+++ SUPPLIED MATERIAL +++

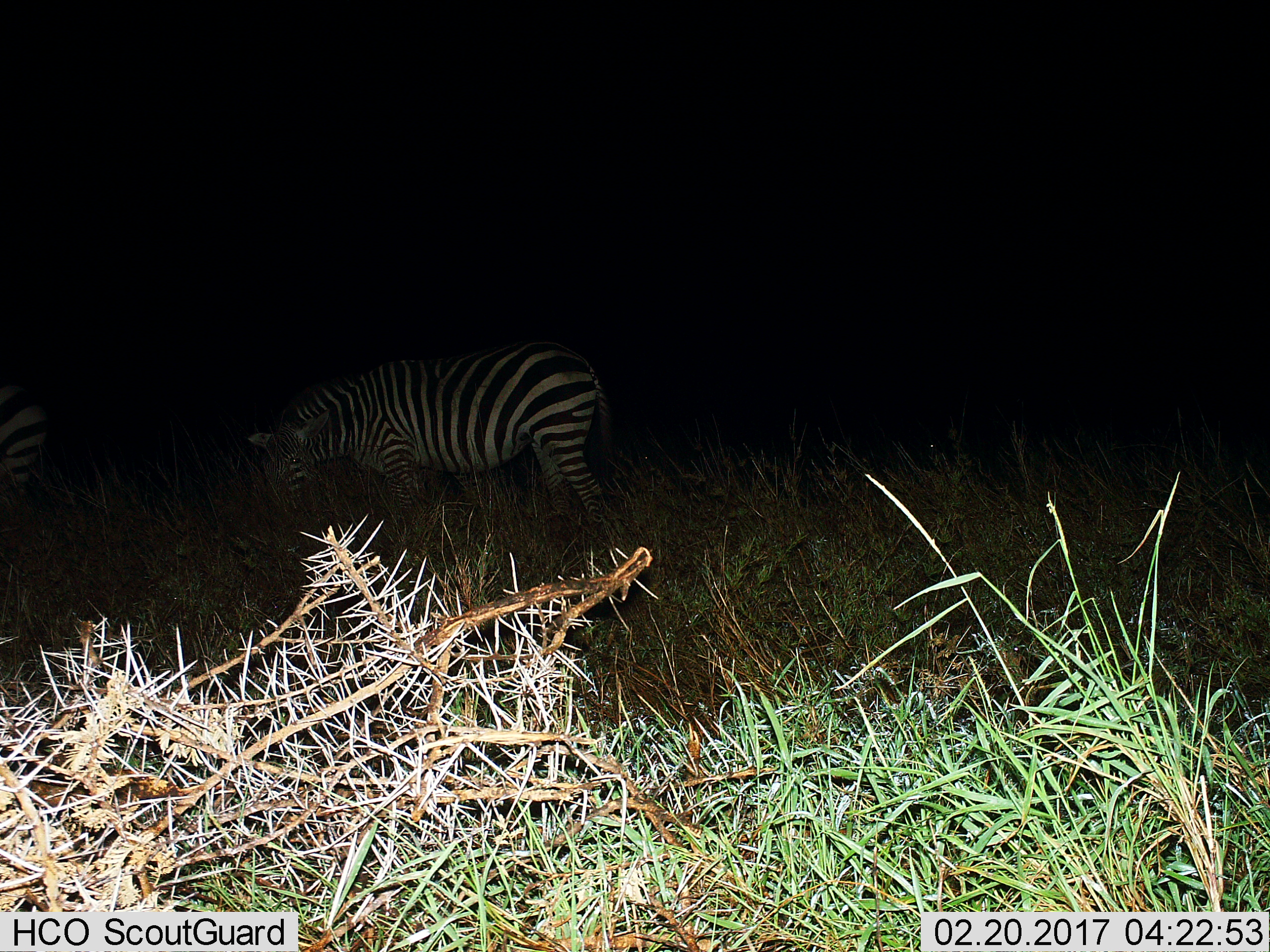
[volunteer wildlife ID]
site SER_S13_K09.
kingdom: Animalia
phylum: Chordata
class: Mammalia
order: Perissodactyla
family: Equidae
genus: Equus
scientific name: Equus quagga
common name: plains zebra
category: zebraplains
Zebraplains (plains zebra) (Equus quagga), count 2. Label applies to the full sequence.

+++

• TASK TO COMPLETE: Find "family: Equidae" in the entries above, then repeat its line and all lines after it exactly, down to the last line.

• SOLUTION TO THE PROBLEM:
family: Equidae
genus: Equus
scientific name: Equus quagga
common name: plains zebra
category: zebraplains
Zebraplains (plains zebra) (Equus quagga), count 2. Label applies to the full sequence.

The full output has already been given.